Ed Jensen confronted death face to face early in his career as a Las Vegas police officer.
It was 1974, and he had just shot and killed a man who tried to rob a downtown gas station. Stunned, he watched the 23-year-old gurgle his last breath.
Then he confronted Southern Nevada's law enforcement culture face to face.
The first supervisor on the scene didn't ask if the young cop was OK.
"Where's your (expletive) hat?" the supervisor barked. Metropolitan Police Department rules said he had to wear it, not leave it in his car.
That night, fellow officers took the 28-year-old to a downtown hotel bar, got him drunk, and dropped him off at home. He went back to work the next day.
In those days, the force was dominated by battle-hardened veterans of World War II and the Korean War. A police shooting was usually greeted with a congratulatory back slap.
Jensen, four years on the job, went along. He acted tough. When his peers asked how he was, he told them he was fine.
That was a lie.
"It emotionally destroyed me," he said.
Jensen realized that what he was going through was not right. What he did about it would not only alter the course of his own life, but the lives of countless other officers as well.
KILLING SOMEONE TAKES A TOLL
Taking a life poses a unique problem for police officers, said Clarke Paris, who lectures police nationwide about depression and suicide prevention. The central mission of law enforcement is to protect life. Killing someone runs counter to that mission.

Items listed in a dataset:

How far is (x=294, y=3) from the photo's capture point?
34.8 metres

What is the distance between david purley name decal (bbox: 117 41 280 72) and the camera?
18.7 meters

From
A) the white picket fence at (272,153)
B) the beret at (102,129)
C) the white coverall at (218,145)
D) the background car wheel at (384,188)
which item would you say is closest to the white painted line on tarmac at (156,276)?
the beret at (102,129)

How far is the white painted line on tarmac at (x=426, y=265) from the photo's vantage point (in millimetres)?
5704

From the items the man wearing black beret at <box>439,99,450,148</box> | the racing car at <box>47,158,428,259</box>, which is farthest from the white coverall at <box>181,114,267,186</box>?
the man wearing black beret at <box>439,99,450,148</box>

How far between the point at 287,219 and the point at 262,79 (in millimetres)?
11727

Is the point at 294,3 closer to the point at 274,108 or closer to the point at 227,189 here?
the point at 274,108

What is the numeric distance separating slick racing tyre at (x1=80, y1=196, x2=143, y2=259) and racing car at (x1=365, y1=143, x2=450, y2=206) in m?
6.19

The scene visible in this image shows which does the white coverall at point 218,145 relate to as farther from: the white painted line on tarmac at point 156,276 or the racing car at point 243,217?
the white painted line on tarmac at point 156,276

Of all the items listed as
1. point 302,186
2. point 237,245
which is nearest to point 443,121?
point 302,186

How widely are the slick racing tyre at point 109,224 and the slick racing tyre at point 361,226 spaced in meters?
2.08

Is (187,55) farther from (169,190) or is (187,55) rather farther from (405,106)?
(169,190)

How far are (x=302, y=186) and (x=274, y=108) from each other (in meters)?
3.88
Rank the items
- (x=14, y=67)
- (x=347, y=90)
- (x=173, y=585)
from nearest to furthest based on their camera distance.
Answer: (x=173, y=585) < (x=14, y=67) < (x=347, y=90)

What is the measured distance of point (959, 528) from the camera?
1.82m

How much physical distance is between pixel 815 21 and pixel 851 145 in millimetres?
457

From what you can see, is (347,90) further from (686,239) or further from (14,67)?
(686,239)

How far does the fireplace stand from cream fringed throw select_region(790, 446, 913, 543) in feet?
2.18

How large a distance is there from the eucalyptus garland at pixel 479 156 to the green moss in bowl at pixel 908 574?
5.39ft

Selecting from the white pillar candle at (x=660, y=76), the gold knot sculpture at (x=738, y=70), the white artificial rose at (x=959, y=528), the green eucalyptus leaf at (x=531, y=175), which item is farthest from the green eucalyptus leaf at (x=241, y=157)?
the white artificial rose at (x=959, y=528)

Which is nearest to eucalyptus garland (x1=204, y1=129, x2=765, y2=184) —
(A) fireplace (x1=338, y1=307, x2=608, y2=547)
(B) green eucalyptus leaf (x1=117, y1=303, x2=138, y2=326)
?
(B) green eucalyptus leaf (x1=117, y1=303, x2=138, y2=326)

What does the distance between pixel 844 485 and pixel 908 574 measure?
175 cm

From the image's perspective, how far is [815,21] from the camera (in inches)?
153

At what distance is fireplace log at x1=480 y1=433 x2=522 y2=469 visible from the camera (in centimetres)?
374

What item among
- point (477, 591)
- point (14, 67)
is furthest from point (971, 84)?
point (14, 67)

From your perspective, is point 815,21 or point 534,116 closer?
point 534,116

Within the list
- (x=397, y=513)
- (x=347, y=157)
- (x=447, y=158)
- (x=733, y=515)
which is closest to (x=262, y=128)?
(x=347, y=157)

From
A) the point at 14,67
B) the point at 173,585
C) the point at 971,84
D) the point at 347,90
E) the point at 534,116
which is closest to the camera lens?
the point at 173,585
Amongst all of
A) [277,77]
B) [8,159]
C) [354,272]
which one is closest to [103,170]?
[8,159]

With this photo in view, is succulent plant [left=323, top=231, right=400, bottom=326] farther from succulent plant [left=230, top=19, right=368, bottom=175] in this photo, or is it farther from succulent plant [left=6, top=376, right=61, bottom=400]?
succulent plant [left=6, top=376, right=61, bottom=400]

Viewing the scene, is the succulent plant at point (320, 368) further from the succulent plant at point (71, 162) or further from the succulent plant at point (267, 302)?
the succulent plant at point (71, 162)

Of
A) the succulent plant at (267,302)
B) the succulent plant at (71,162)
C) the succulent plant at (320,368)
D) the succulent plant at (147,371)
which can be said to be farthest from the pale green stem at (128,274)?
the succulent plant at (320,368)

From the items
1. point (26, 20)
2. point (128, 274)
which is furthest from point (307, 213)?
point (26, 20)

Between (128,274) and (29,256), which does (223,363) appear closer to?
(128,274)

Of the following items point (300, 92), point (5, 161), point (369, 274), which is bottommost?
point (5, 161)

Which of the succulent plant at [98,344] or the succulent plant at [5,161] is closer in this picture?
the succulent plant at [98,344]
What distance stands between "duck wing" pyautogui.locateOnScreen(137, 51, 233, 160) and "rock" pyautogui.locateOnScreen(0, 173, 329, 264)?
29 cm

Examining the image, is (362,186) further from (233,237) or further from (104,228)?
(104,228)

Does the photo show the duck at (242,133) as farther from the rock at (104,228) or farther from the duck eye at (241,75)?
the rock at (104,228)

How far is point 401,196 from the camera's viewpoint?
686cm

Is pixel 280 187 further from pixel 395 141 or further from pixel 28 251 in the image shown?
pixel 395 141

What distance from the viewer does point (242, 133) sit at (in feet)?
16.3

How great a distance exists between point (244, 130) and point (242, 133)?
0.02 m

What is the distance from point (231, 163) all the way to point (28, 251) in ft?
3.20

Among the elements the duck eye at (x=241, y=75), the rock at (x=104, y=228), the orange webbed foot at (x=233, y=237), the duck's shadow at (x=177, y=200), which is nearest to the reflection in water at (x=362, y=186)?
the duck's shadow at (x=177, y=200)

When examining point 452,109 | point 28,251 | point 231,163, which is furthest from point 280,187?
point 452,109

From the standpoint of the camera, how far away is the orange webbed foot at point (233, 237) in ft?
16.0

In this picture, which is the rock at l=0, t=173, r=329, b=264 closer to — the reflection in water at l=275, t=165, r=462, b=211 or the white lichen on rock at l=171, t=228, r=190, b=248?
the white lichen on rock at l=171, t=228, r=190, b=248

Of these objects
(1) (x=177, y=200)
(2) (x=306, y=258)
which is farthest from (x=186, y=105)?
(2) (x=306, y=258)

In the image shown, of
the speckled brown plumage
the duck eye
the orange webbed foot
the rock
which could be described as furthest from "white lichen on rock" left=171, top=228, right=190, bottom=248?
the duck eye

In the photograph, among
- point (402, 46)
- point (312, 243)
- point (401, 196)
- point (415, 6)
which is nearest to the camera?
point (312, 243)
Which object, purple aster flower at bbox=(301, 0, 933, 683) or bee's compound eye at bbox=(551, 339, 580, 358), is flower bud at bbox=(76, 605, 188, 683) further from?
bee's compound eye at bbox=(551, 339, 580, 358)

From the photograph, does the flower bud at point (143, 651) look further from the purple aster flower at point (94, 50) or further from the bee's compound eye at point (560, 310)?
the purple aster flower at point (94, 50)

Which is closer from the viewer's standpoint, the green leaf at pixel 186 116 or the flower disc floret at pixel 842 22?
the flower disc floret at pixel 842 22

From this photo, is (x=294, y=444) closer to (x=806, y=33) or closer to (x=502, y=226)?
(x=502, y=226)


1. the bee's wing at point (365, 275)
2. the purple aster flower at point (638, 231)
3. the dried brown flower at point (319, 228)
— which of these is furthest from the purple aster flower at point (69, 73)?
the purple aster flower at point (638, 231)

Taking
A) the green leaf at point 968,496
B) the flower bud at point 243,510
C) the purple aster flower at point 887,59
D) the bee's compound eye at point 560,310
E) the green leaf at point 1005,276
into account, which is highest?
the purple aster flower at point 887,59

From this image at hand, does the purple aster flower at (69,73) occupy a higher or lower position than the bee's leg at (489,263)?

What is asked: In the article about Ed Jensen, what did his fellow officers do with him on the night of the shooting?

Written reply: They took him to a downtown hotel bar, got him drunk, and dropped him off at home.